No one seriously believes that the institution of family and marriage is vanishing. On the contrary, it remains universally recognized as the bedrock unit of society, in which children are raised, adults share their affections and lives, and continuity is provided between generations. The vast majority of Americans, according to a recent Gallup poll, regard the family as "the most important" or "one of the most important" parts of their life and receive a high level of satisfaction from it. An overwhelming majority (91 percent) favor more emphasis on "traditional family ties" in the years ahead.

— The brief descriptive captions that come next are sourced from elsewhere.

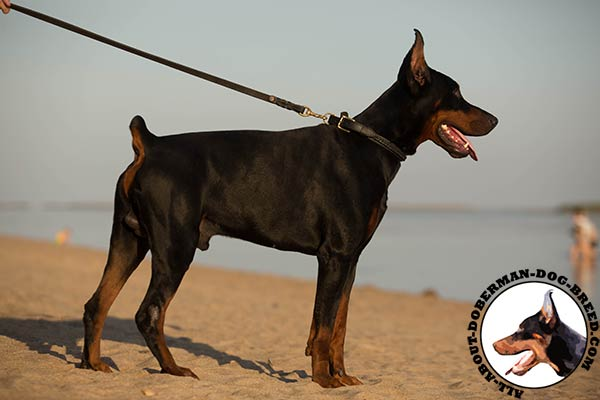 Doberman leather collar with rust-resistant fittings for professional use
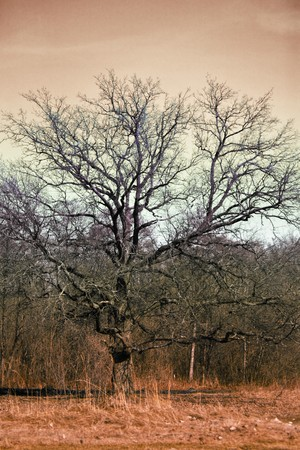 A menacing looking tree and  overcast sky photo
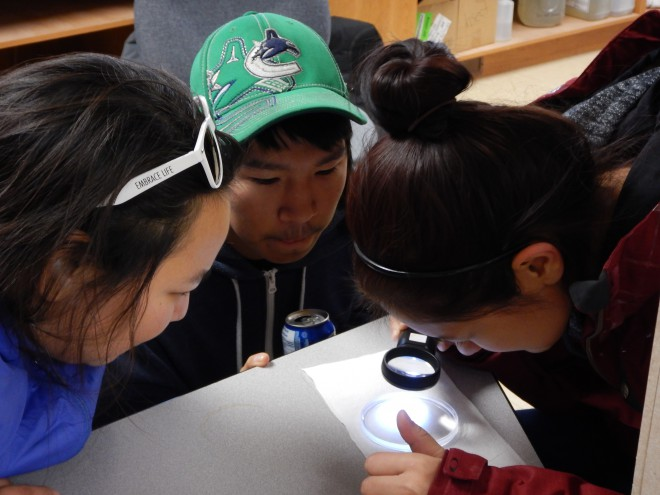 Jennifer Ullulaq, Jamie Ihakkaq and Jasmine Tiktalek examine plankton collected on the Cambridge Bay shoreline.
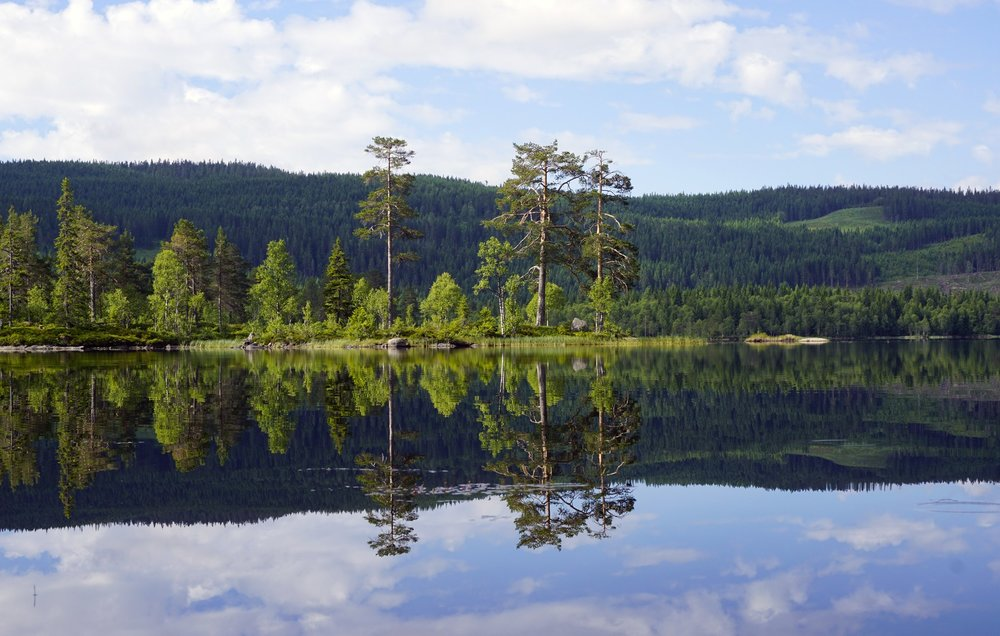 Lake Vesleflåtan at Krokskogen (Photo: VisitOslo/Tord Baklund))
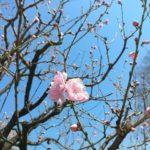 2019年4月 新年度寒波はいつから?どこで桜と雪が同時に見られる?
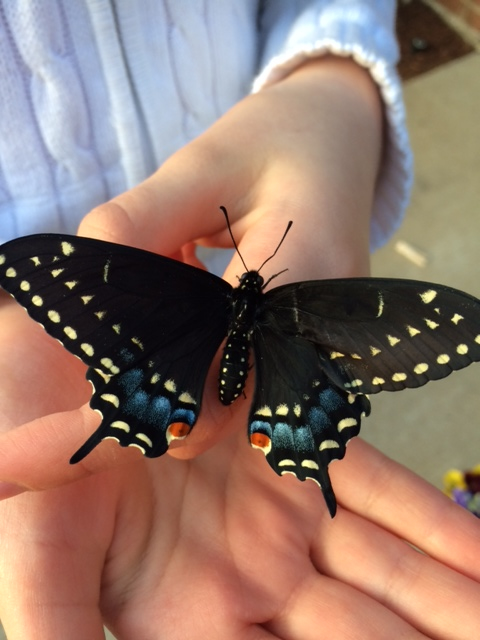 A newly hatched Black Swallowtail Butterfly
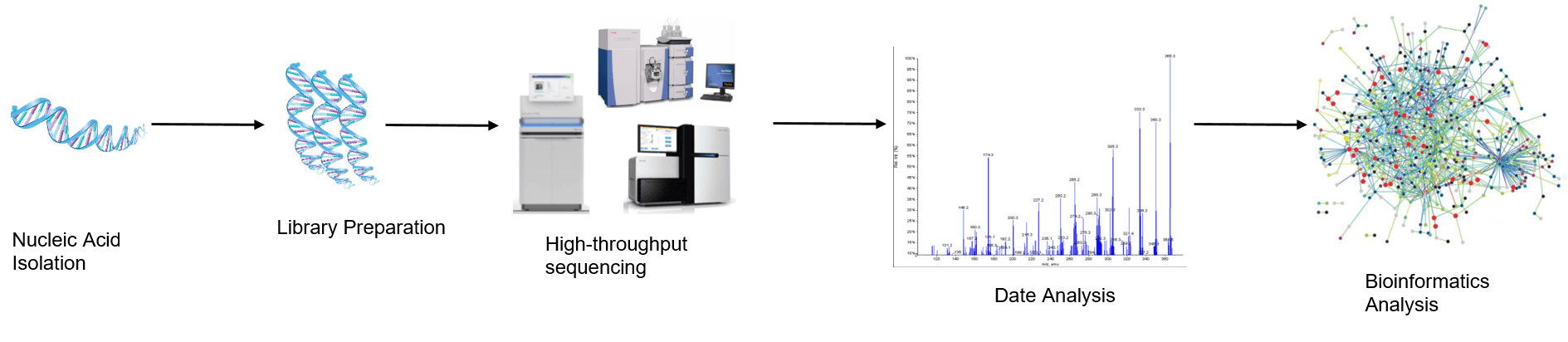 The high-throughput sequencing analysis process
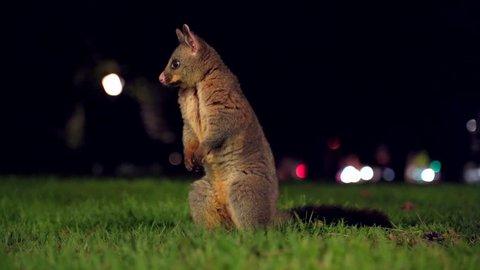 Cute possum at night in a urban park
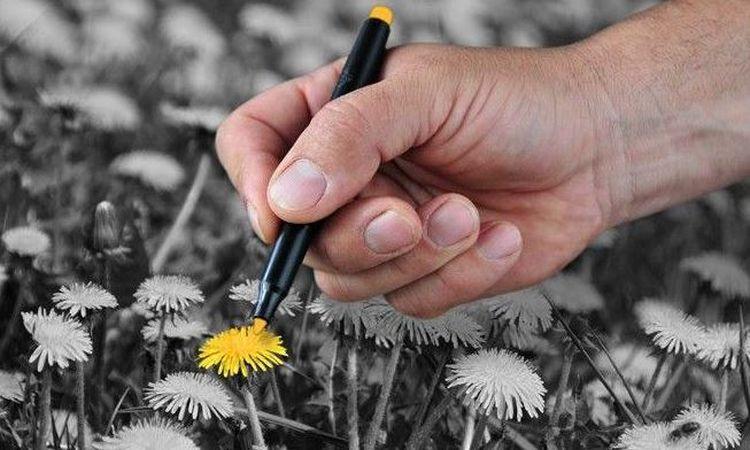 Радуга жизни: как раскрасить свою жизнь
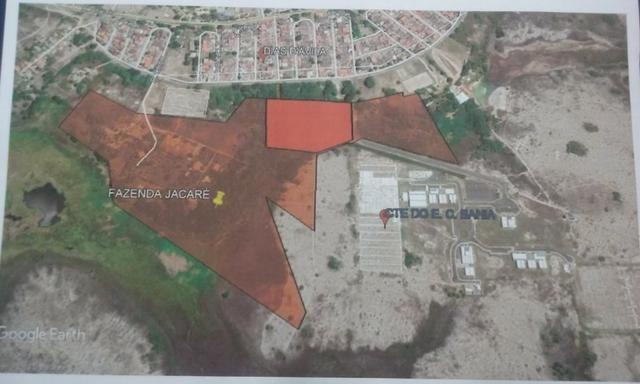 Área no centro de treinamento do Esporte Clube Bahia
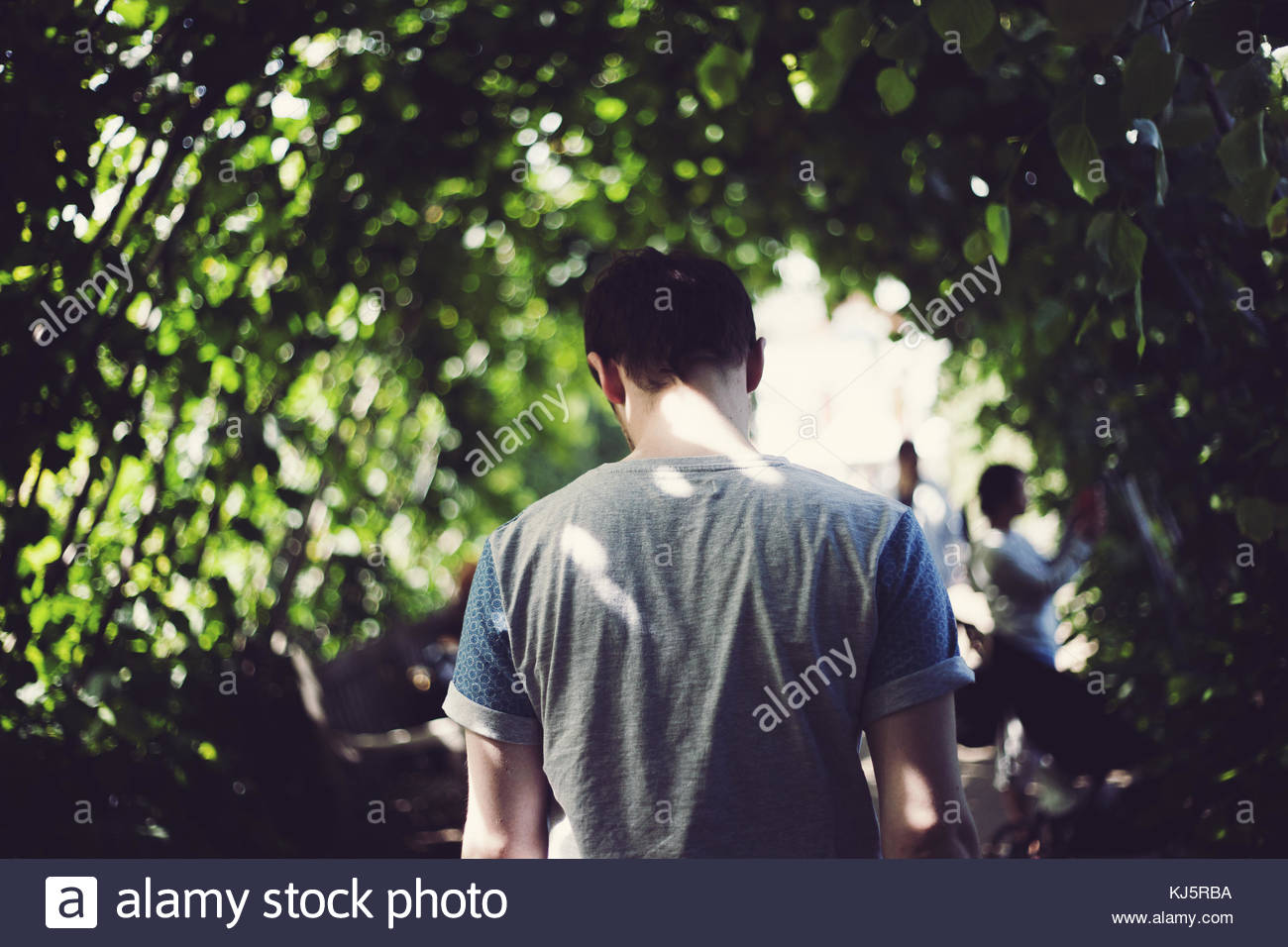 man dappled with light and shadow - Stock Image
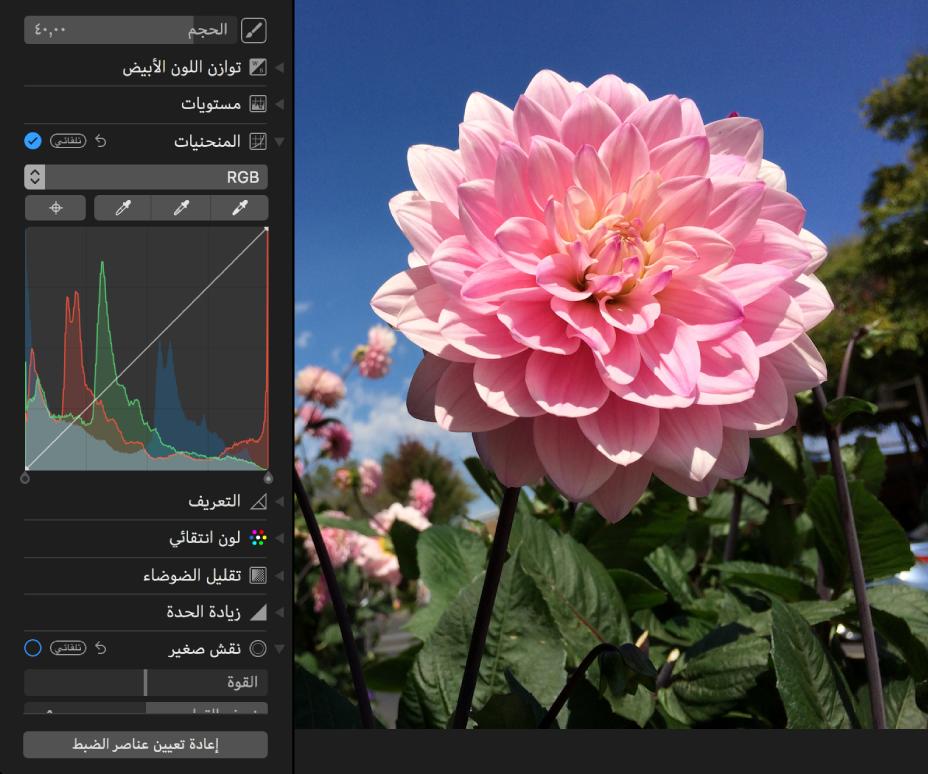 الصورة قبل تعديلات المنحنيات.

Yet an underlying malaise is widely felt. The same Gallup poll showed that 45 percent of Americans think family life has grown worse since the mid-1960s under the assaults of a rising cost of living, alcohol and drugs, and the decline of religious and moral standards. A high 37 percent think the situation will continue to deterioriate.
Because of the sexual revolution -- a revolution abetted by birth-control technology and mass communication -- and the surge of women into the labor force , family and marriage are indeed undergoing transformation.
* The divorce rate in the United States is the highest in the world. Almost 40 percent of all marriages today end in divorce. The remarriage rate is high -- 4 out of 5 divorced persons remarry -- but the divorce rate for remarriages is even higher than for first marriages.
* The number of couples living together out of wedlock has been rising dramatically. Fewer than 3 percent of all couples are unmarried (in Sweden the rate is 16 percent), but the numbers are increasing by 15 to 20 percent a year, according to the US Census Bureau. Today about 1.3 million unmarried Americans share living quarters with a member of the opposite sex.
* The incidence of births outside of wedlock, especially among teen-agers, continues to rise. About 16 percent of all births today are to unwed mothers (the figure is 9 percent for whites and 53 percent for blacks).
* Growing numbers of children live with single parents. About 45 percent of the children born in 1978 may spend at least part of their childhood with only one parent, according to the Census Bureau. One of every 6 children now lives in a family in which the father is absent (because of death, divorce, separation , or out-of-wedlock birth).
* A high incidence of violence within the family has come to light in recent years. It is rstimated that 1 million children are neglected or abused each year and that as many as 2 million women are "battered wives."
* Teen-age alcoholism and drug abuse are on the rise. Crimes by youths under 18 are rising at a faster rate than the juvenile population. The suicide rate among young people also is high.